Texte à analyser:
################

Type de juridiction : Cour de cassation
Juridiction : Cour de cassation
Thématique : Saisie pénale de biens immobiliers : enjeux de compétence territoriale et de lien d’indivisibilité.
→ RésuméUne société a formé un pourvoi contre un arrêt de la chambre de l’instruction de la cour d’appel de Paris, qui avait confirmé une ordonnance de saisie pénale de biens immobiliers en Belgique. Cette procédure a été engagée dans le cadre d’une enquête pour des faits de blanchiment aggravé et d’association de malfaiteurs, suite à une dénonciation des autorités judiciaires belges en août 2021. Les faits reprochés impliquent un investissement immobilier réalisé par des sociétés belges, détenues par une holding luxembourgeoise, dont l’actionnaire majoritaire est une personne physique.

################

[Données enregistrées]
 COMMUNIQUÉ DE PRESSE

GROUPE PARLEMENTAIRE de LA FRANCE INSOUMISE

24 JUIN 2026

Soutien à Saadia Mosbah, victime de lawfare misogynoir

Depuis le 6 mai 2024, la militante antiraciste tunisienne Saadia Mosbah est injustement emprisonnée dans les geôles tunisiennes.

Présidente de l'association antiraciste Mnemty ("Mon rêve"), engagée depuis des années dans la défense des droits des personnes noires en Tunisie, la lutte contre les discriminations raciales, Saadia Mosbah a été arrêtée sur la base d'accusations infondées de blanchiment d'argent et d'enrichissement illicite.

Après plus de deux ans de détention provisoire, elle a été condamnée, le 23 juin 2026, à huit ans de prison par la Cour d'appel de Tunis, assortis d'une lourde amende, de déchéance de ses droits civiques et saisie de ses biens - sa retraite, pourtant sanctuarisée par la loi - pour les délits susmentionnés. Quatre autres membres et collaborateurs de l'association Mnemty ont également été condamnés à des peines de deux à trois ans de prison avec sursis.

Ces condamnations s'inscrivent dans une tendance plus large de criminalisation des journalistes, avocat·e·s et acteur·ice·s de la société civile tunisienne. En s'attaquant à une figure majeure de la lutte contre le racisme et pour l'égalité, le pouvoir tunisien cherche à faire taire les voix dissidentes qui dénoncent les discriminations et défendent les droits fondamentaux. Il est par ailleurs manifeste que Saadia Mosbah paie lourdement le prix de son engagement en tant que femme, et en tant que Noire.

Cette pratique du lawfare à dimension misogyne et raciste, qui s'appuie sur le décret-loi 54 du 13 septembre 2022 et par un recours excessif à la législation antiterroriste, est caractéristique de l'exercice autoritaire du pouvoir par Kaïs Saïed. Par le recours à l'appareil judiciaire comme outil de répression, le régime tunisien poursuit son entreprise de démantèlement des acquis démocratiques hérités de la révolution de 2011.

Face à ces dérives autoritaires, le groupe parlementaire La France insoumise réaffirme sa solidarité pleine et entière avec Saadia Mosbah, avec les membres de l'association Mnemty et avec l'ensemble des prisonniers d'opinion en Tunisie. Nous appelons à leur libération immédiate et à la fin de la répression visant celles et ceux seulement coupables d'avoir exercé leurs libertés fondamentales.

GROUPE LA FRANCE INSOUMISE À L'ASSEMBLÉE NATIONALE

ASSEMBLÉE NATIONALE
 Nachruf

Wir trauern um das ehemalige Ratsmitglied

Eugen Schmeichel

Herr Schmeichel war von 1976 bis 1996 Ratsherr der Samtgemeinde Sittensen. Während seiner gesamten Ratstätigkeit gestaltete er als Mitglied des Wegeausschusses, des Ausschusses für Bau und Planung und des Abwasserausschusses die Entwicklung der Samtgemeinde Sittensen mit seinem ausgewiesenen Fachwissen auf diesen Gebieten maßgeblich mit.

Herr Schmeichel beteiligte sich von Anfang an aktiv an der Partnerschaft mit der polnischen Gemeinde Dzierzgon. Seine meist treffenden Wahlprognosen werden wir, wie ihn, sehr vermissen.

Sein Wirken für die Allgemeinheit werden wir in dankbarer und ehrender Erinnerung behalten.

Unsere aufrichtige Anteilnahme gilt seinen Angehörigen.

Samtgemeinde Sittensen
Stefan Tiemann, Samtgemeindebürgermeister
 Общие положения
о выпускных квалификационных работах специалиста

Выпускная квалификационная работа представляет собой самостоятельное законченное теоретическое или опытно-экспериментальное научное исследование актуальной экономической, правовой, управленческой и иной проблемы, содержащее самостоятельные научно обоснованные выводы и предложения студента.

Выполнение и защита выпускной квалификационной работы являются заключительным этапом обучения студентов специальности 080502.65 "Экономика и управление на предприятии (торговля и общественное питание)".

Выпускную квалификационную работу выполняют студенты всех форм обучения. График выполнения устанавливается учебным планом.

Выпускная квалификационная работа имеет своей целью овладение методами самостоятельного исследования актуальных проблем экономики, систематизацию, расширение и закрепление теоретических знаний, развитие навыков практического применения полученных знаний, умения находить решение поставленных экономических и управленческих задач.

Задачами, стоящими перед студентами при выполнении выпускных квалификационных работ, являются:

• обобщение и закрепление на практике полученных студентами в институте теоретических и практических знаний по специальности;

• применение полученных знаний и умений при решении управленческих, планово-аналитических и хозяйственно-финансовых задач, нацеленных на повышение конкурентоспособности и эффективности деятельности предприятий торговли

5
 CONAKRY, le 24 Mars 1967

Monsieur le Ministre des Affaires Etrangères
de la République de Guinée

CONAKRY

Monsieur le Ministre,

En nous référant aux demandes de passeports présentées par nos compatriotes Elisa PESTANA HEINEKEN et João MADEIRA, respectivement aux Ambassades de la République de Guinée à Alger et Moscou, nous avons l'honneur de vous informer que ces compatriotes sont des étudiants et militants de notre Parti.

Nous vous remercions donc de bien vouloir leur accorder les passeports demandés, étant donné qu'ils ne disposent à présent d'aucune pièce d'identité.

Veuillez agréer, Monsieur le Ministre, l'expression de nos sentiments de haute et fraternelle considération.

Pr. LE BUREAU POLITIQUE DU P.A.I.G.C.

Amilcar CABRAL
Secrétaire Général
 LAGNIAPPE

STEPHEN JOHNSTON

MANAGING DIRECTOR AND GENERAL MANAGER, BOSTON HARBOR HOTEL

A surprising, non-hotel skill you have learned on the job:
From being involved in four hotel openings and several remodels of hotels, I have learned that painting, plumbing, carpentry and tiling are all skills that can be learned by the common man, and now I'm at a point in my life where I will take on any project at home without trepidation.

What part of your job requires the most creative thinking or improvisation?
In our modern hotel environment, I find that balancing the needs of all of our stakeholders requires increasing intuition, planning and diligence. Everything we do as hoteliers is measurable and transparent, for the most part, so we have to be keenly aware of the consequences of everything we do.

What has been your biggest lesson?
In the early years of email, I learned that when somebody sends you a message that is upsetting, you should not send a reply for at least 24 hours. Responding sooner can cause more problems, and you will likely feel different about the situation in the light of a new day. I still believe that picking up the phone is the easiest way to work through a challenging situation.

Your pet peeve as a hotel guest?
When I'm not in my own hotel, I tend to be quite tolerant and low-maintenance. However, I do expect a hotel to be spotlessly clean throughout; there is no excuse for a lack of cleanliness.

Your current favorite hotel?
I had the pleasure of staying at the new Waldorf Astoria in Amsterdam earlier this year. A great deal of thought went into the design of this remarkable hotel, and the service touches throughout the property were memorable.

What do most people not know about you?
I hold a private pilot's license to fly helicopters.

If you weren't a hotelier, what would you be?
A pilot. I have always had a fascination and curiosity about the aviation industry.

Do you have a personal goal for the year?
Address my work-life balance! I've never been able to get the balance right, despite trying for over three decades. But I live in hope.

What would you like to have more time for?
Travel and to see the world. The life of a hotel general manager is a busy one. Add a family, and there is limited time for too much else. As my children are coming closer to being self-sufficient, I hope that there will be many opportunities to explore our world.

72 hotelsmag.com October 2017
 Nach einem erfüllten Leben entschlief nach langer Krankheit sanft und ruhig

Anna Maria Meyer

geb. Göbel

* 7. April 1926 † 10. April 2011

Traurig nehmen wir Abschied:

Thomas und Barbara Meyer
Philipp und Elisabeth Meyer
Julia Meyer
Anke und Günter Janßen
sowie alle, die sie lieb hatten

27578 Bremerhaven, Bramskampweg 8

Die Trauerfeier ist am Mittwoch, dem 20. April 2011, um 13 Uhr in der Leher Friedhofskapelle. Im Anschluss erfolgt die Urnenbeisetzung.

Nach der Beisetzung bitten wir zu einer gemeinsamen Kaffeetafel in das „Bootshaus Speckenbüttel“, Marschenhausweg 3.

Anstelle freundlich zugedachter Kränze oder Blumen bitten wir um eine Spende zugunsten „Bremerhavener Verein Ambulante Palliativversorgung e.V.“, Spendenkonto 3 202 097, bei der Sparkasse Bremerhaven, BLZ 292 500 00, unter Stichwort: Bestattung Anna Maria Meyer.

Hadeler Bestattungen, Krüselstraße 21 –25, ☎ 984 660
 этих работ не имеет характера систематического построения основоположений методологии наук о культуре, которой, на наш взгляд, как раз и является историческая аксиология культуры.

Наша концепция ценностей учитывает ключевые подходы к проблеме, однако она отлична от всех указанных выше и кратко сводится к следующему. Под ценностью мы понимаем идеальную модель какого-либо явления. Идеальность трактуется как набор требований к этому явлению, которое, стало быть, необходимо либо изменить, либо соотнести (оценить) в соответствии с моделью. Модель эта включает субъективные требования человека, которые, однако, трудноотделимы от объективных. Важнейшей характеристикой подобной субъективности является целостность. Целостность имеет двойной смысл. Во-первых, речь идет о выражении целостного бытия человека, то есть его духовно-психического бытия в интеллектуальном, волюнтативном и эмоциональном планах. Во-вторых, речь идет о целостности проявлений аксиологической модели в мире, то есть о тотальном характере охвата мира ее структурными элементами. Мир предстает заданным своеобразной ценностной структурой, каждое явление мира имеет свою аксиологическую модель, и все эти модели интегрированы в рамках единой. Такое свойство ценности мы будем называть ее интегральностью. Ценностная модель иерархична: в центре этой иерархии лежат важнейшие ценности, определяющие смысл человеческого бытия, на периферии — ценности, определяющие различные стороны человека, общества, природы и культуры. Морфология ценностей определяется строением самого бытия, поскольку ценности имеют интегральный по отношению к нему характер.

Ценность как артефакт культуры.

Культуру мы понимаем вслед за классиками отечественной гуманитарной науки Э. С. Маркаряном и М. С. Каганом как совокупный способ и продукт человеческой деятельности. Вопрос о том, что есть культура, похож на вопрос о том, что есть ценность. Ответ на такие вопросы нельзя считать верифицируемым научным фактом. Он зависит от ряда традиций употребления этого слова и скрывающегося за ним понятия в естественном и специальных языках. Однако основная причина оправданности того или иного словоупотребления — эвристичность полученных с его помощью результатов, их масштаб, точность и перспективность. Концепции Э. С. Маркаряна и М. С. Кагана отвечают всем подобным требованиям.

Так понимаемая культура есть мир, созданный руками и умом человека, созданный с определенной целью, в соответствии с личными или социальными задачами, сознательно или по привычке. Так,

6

################

Activité 1: D'après le texte, dans quel pays se trouvent les biens immobiliers visés par la saisie pénale ?
Activité 2: Recopiez le passage du texte qui commence à « Type de juridiction » et se termine à « une personne physique. ».
Ces enregistrements viennent d'une autre source.

Résultat 1: En Belgique.

Résultat 2:
Type de juridiction : Cour de cassation
Juridiction : Cour de cassation
Thématique : Saisie pénale de biens immobiliers : enjeux de compétence territoriale et de lien d’indivisibilité.
→ RésuméUne société a formé un pourvoi contre un arrêt de la chambre de l’instruction de la cour d’appel de Paris, qui avait confirmé une ordonnance de saisie pénale de biens immobiliers en Belgique. Cette procédure a été engagée dans le cadre d’une enquête pour des faits de blanchiment aggravé et d’association de malfaiteurs, suite à une dénonciation des autorités judiciaires belges en août 2021. Les faits reprochés impliquent un investissement immobilier réalisé par des sociétés belges, détenues par une holding luxembourgeoise, dont l’actionnaire majoritaire est une personne physique.